Making Bánh Chưng with the Instant Pot: A Tribute to Mom This Tết

I found that carrying on my Mom’s traditions after I lost her helped me grieve. Yes it was hard at first but people noticed and it opened up the many conversations of the memories we had with her. 25 years later my Niece still makes a point to bring the strawberry jello salad she always made for family holidays as her dish to pass at family Christmas. Root beer floats will forever be remembered as the treat Grannie always had when they came over to visit. Mom made the best Blueberry muffins. When my sister had surgery recently to remove breast cancer I signed up to bring her dinner and I also took an egg casserole and some of Moms blueberry muffins for her to enjoy the next day for breakfast. Those muffins were a big hit!

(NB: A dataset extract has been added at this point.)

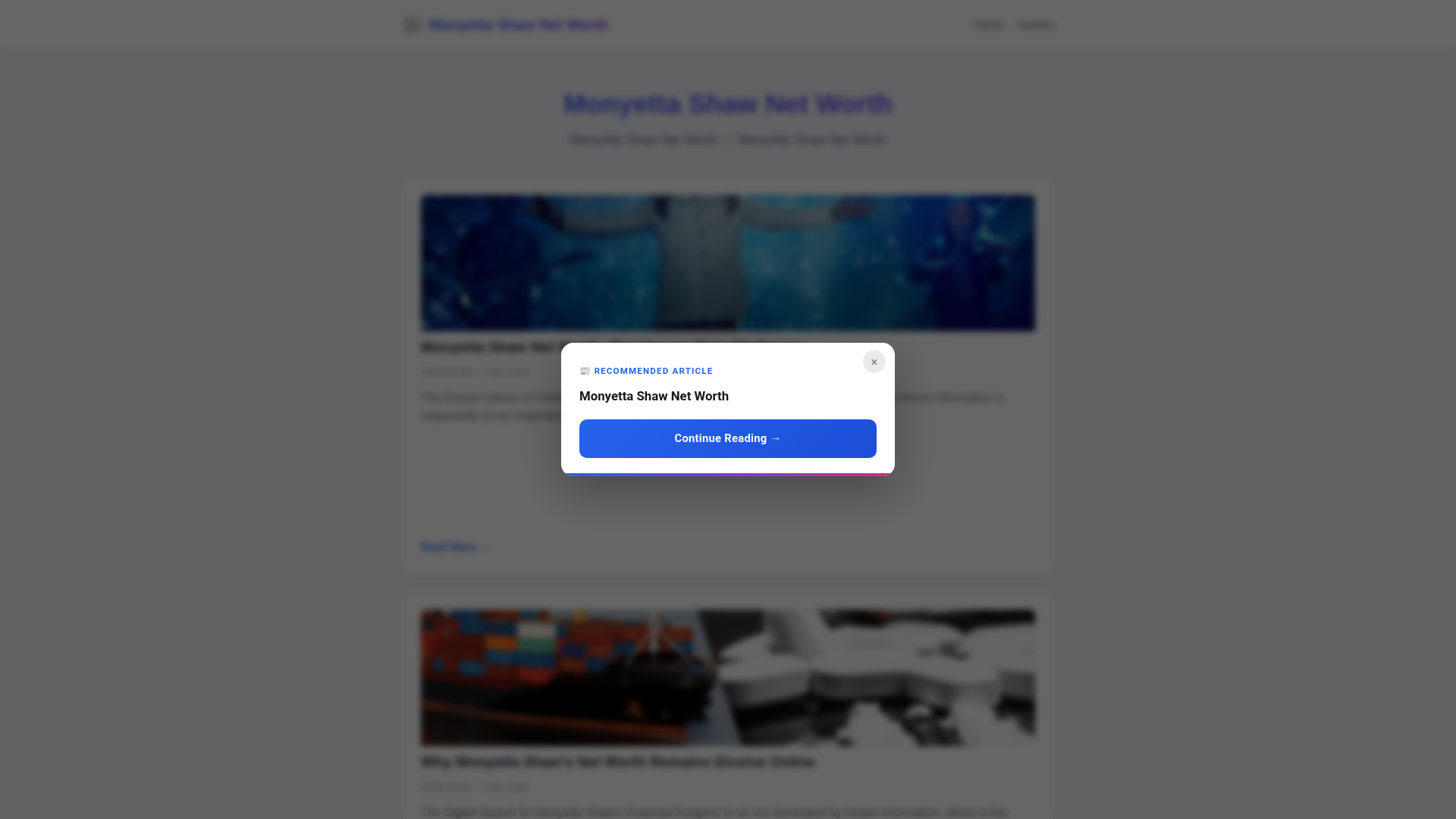 website screenshot of https://monyetta-shaw-net-worth.pages.dev/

I hope you find the same joy coming from your labor of love!
 
Your tradition is beautiful, although you didn't feel like participating. My mom passed 6 years ago, I often think of her while I cook and bake. It helps me feel closer to her. In fact I made peanut butter cookies today, they are something she often made with my daughters when she was well.

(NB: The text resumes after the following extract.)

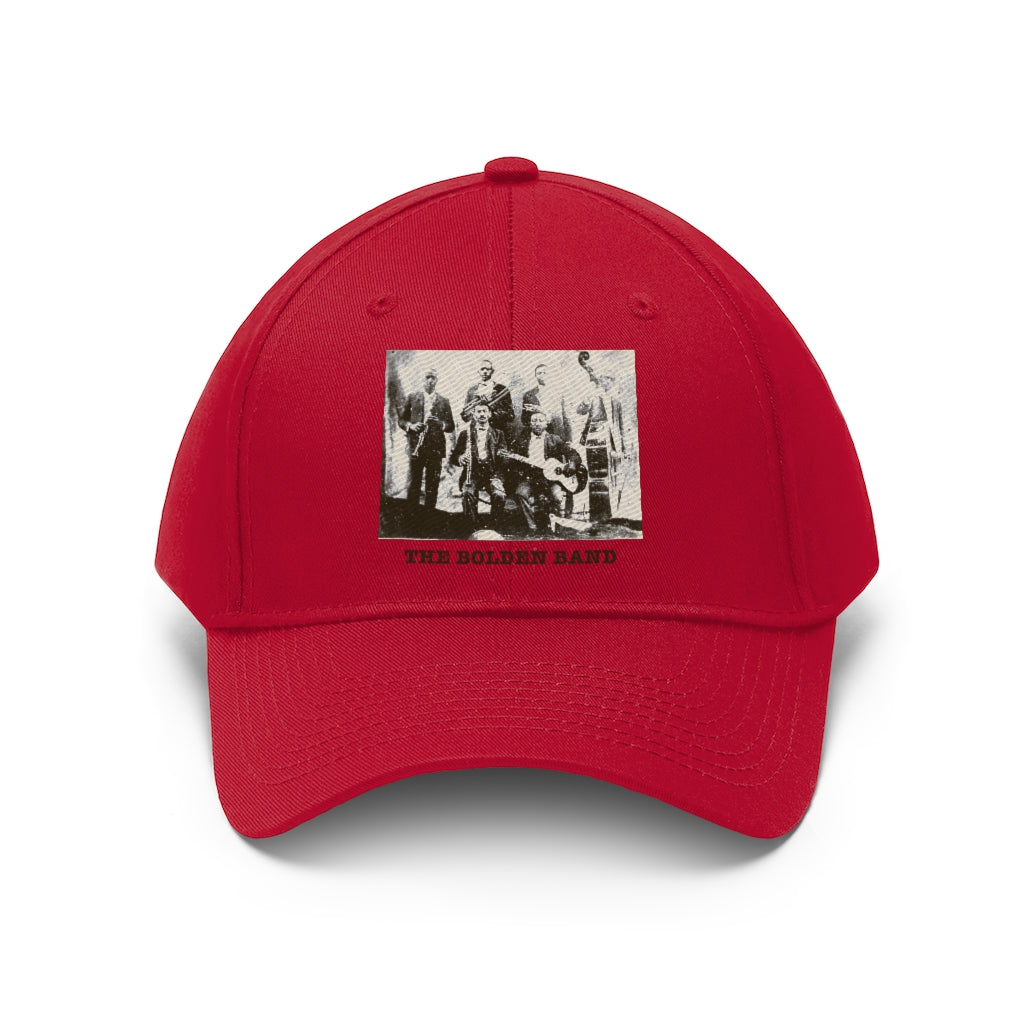 Bolden Band - Unisex Twill Hat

My condolences to you and your family
 
When my precious Mum died at 100 1/2 years of age, this quote helped me a tiny bit. Thank you for sharing your sweet remembrance. My heart is with you. ♥️
“The day my mother died I wrote in my journal, "A serious misfortune of my life has arrived." I suffered for more than one year after the passing away of my mother. But one night, in the highlands of Vietnam, I was sleeping in the hut in my hermitage. I dreamed of my mother. I saw myself sitting with her, and we were having a wonderful talk. She looked young and beautiful, her hair flowing down. It was so pleasant to sit there and talk to her as if she had never died. When I woke up it was about two in the morning, and I felt very strongly that I had never lost my mother. The impression that my mother was still with me was very clear. I understood then that the idea of having lost my mother was just an idea. It was obvious in that moment that my mother is always alive in me.
I opened the door and went outside. The entire hillside was bathed in moonlight. It was a hill covered with tea plants, and my hut was set behind the temple halfway up. Walking slowly in the moonlight through the rows of tea plants, I noticed my mother was still with me. She was the moonlight caressing me as she had done so often, very tender, very sweet... wonderful! Each time my feet touched the earth I knew my mother was there with me. I knew this body was not mine but a living continuation of my mother and my father and my grandparents and great-grandparents. Of all my ancestors. Those feet that I saw as "my" feet were actually "our" feet. Together my mother and I were leaving footprints in the damp soil.
From that moment on, the idea that I had lost my mother no longer existed. All I had to do was look at the palm of my hand, feel the breeze on my face or the earth under my feet to remember that my mother is always with me, available at any time.
Thích Nhất Hạnh, “No Death, No Fear”
 
I don’t know you but seeing how painstakingly you have gone about upholding your traditions, I feel certain she would be very proud of you right now. I’m sure you made her proud many many times before. You should be pleased with yourself. Stand tall. Take a deep breath. Relax.